Albert, being an antisocial recluse, is very hard to pin down for things like interviews. That's because he can Ghost through walls. Wanting to differentiate himself from Brant, his player opts to spend his last three points on a secondary occupation of "wizard." Sadly, it's only at Rookie level.

Albert Stoor
Motivation : take the piss out of Harriston
Attributes : Fitness 1 (Beard), Awareness 2 (Beeeeeeard), Personality 1 (BEEEAAAAARD!) and Reason 4 (Son of Beard)
Occupation & Secondary Skills : Veteran Weird Fiction Writer, Rookie Wizard, Rookie Fighting
Power : Ghosting
Will : 4

Georgie sees ghosts. She describes it as psychometry with an auditory-visual synesthetic component, and it's triggered by any strong emotional impression, but 'she sees ghosts' is less of a brain-ful. That sounds like a combination of Presque vu and Postcognition to me. That's ten points, and her last five will go toward buying up one more rank each of Fitness and Reason , and adding a Descriptor to her Reason .

Georgie Hicks
Motivation : understand the big picture
Attributes : Fitness 2 (tough), Awareness 3 (detail-oriented), Personality 1 (dizzying), and Reason 4 (analytical, font of obscure knowledge)
Occupation & Secondary Skills : Rookie Anthropologist, Rookie Fighting
Power : Presque vu, Postcognition
Will : 3

Lister also sees dead people. Except what he sees isn't ghosts or whatever, he sees people around him as they're going to look at the moment of their deaths. He's effectively precognitive, he just doesn't know how to fully harness it yet. That's nine points, and his remaining six will go toward Rookie Music as an Extracurricular Skill and bumping his Fitness and Awareness each to 4. Finally, since "Survivalist" covers fighting, his player swaps his free Rookie Fighting for Rookie Computer Use instead.

Lister Shroud
Motivation : find my sister's killer
Attributes : Fitness 4 (tireless), Awareness 4 (ears like a bat), Personality 1 (unfailingly polite), and Reason 1 (practical)
Occupation & Secondary Skills : Rookie Survivalist, Rookie Singing, Rookie Computer Use
Power : Precognition
Will : 3

Father Del's ability to see people's most recent sin is pretty clearly Postcognition . That leaves him another 6 points to spend, so his player chooses Professional Research as an Extracurricular Skill and a point of Reason .

Father Delmont Skirt
Motivation : make some kind of peace with my abilities
Attributes : Fitness 1 (portly), Awareness 5 (insightful), Reason 2 (erudite), and Personality 1 (comforting)
Occupation & Secondary Skills : Professional Priest, Professional Computer Use
Power : Postcognition
Will : 3

The Custodian is everywhere. He is allwhen. He is omnipresent, and he is watching you.

The Custodian
Motivation :
Attributes : Fitness 2 (fit), Awareness 2 (aware), Personality 2 (personal), and Reason 2 (reasonable)
Occupation & Secondary Skills : Veteran Janitor, Professional Stealth, Rookie Fighting
Power : Time Travel
Will : 5

Thoughts So Far: I like the speed and simplicity of character generation, but some of the power rules seem pretty rushed. Like "walk through walls" and "teleport anywhere" being the same level. And if you're thinking Ghosting can be used for other stuff like going intangible to avoid attacks and get into unknown places you can't teleport to, nope. It literally just lets you want through solid objects. And teleport has no "you must know your destination" rule either. After seeing the powers you goons came up with, I wish there was more support for devising new powers, or at least putting interesting limitations or twists on the powers that are in there.

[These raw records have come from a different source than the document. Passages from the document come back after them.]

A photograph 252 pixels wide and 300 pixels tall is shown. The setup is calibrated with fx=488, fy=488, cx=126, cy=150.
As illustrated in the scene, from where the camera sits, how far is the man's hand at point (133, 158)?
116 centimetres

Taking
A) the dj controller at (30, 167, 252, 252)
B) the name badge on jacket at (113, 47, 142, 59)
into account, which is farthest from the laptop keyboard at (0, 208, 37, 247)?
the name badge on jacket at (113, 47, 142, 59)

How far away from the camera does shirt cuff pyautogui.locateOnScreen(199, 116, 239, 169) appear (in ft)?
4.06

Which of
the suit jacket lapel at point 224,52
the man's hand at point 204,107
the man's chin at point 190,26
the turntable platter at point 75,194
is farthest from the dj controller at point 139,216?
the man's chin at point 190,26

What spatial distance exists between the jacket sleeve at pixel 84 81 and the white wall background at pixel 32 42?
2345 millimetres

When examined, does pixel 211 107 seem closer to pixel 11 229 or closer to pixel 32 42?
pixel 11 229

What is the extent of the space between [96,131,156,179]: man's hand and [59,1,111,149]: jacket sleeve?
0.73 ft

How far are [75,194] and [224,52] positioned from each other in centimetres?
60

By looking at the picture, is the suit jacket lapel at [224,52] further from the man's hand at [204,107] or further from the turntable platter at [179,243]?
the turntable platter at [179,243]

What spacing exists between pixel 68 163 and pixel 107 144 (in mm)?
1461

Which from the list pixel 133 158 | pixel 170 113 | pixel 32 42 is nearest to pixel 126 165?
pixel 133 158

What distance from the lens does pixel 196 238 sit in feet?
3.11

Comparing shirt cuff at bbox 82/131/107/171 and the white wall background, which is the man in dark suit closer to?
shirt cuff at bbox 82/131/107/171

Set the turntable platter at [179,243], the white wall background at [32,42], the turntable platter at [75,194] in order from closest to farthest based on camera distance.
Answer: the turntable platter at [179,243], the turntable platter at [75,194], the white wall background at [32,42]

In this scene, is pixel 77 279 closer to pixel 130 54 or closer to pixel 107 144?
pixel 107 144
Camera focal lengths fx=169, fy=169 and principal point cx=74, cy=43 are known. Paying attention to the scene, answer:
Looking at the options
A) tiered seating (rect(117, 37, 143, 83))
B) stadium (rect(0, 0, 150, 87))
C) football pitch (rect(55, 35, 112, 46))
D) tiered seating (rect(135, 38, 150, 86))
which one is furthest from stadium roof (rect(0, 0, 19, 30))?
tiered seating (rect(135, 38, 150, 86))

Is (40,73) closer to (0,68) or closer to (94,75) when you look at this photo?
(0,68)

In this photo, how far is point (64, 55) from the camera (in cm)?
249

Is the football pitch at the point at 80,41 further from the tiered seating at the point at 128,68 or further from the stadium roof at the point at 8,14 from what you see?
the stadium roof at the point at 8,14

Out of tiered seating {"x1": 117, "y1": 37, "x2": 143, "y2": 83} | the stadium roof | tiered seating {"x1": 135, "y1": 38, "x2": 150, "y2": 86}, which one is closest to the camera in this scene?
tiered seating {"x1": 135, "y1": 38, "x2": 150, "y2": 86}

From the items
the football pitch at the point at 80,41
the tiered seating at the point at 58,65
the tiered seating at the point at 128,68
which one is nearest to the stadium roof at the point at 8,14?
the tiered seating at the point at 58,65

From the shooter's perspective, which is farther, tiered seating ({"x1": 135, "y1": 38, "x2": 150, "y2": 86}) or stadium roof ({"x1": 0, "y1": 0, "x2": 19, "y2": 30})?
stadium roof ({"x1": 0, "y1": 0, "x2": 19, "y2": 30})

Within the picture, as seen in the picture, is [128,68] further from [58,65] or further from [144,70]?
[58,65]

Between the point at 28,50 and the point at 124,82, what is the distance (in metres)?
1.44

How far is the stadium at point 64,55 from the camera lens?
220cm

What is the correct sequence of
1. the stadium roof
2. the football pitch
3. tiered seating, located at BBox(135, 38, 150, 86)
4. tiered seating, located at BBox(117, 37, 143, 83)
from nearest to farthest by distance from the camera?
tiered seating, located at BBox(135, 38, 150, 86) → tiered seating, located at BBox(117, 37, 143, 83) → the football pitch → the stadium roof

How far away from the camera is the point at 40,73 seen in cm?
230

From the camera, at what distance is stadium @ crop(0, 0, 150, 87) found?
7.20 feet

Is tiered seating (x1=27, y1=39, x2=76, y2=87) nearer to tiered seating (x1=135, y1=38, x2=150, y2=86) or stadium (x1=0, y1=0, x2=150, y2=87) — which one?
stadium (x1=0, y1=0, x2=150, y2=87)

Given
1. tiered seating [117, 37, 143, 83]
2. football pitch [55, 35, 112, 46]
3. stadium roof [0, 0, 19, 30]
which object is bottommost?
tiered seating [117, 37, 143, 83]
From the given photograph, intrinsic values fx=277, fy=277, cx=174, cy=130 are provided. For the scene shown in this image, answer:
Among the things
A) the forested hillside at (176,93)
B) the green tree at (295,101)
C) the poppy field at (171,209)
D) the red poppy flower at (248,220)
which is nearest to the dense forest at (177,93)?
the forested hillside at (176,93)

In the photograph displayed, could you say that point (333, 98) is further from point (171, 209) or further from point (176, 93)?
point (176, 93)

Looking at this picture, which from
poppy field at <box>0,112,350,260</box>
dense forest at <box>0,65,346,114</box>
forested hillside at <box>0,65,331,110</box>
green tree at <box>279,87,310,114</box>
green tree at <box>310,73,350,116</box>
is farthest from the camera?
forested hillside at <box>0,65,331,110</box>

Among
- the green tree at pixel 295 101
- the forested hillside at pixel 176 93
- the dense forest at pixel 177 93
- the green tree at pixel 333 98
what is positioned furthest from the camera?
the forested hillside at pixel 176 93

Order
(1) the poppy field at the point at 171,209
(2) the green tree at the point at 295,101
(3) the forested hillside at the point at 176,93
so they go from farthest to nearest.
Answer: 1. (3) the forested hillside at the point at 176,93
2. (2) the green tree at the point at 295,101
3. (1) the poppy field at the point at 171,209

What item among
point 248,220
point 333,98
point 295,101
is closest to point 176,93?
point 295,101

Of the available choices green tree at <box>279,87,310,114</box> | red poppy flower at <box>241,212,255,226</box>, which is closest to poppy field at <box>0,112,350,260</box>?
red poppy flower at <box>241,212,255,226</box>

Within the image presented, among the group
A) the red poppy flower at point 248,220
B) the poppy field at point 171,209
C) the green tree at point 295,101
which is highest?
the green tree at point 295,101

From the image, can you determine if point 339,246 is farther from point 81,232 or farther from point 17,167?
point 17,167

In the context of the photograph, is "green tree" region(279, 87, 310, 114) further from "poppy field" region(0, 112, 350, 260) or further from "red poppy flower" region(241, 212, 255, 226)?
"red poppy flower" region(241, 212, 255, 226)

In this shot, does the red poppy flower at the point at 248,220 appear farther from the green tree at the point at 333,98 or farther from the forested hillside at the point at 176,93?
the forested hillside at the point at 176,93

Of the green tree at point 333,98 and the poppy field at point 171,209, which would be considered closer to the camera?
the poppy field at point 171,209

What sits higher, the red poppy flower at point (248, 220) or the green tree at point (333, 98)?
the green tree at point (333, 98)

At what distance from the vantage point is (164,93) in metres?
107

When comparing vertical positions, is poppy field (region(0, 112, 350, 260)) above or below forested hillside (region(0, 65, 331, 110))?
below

The game also uses different costs for Supplemental Points than the base points for different traits, which can lead to one character getting more bang for her buck than another. It's not as pronounced as, say, WoD, but it's there. Overall, while there's not a ton wrong with it, this chapter (and the next one) I feel like could have used more polish.

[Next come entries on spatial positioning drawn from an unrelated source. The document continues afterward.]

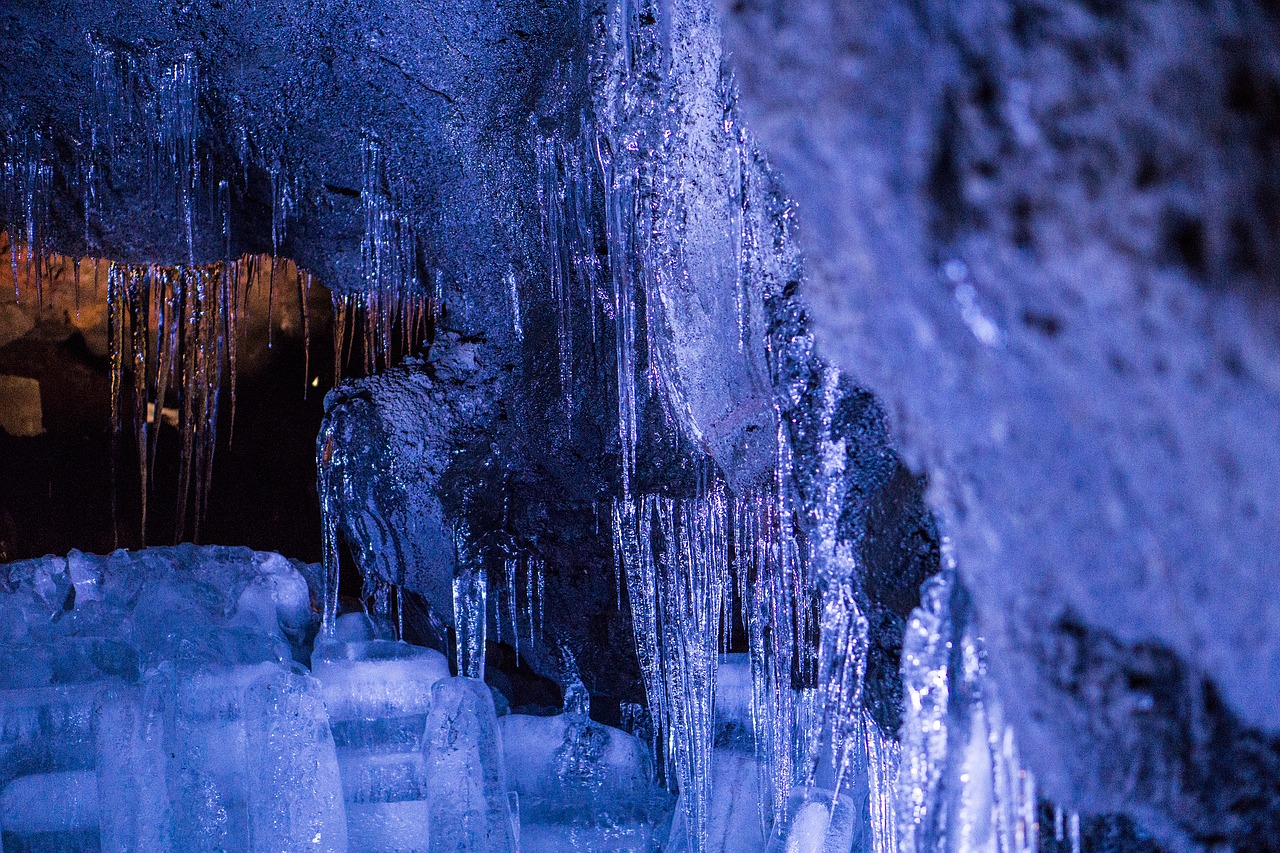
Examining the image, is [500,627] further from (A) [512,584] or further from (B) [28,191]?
(B) [28,191]

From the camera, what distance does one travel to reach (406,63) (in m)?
4.55

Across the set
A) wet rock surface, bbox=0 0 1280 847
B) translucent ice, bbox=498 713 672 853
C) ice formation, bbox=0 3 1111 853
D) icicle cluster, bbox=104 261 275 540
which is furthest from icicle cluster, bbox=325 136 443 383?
wet rock surface, bbox=0 0 1280 847

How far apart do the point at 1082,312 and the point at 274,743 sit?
389 cm

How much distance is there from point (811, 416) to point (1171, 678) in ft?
5.43

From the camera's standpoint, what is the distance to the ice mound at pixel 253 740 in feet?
12.6

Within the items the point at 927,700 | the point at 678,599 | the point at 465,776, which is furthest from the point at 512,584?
the point at 927,700

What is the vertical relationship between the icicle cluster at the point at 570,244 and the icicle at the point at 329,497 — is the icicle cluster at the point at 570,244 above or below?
above

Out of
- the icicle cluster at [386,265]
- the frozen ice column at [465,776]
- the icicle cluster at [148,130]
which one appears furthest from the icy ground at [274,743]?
the icicle cluster at [148,130]

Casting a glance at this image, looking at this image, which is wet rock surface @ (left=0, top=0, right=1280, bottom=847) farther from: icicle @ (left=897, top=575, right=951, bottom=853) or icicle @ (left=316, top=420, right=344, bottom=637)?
icicle @ (left=316, top=420, right=344, bottom=637)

Next Time: Smarty stuff, fighty stuff, and earning XP for reading the GM's mind.

A Mechanical Man

posted by GimpInBlack Original SA post

Short update tonight, as Aletheia's actual rules are pretty basic and uncomplicated--but this is also where I'm going to get a little more reviewer-y about things. Stay tuned for some good ideas, some hilarity, and some advice on outside-the-box thinking from someone I'm pretty sure has never encountered an RPG player ever.

I covered the basics of Aletheia's mechanics in the last update, but here's a quick recap. When you want to do something, the GM sets a target number between 1 and 7. You roll a number of d6s equal to the Attribute that seems most pertinent to the action, possibly +1 die if you have an applicable Descriptor . Any dice that show 5 or 6 are victories , and if your victories equal or beat the TN, you succeed. If you have a relevant occupation or Extracurricular Skill , you get one, two, or three automatic victories. That's it for the basics, but we get some more detail on three categories of action: Fieldwork, Fighting, and Powers.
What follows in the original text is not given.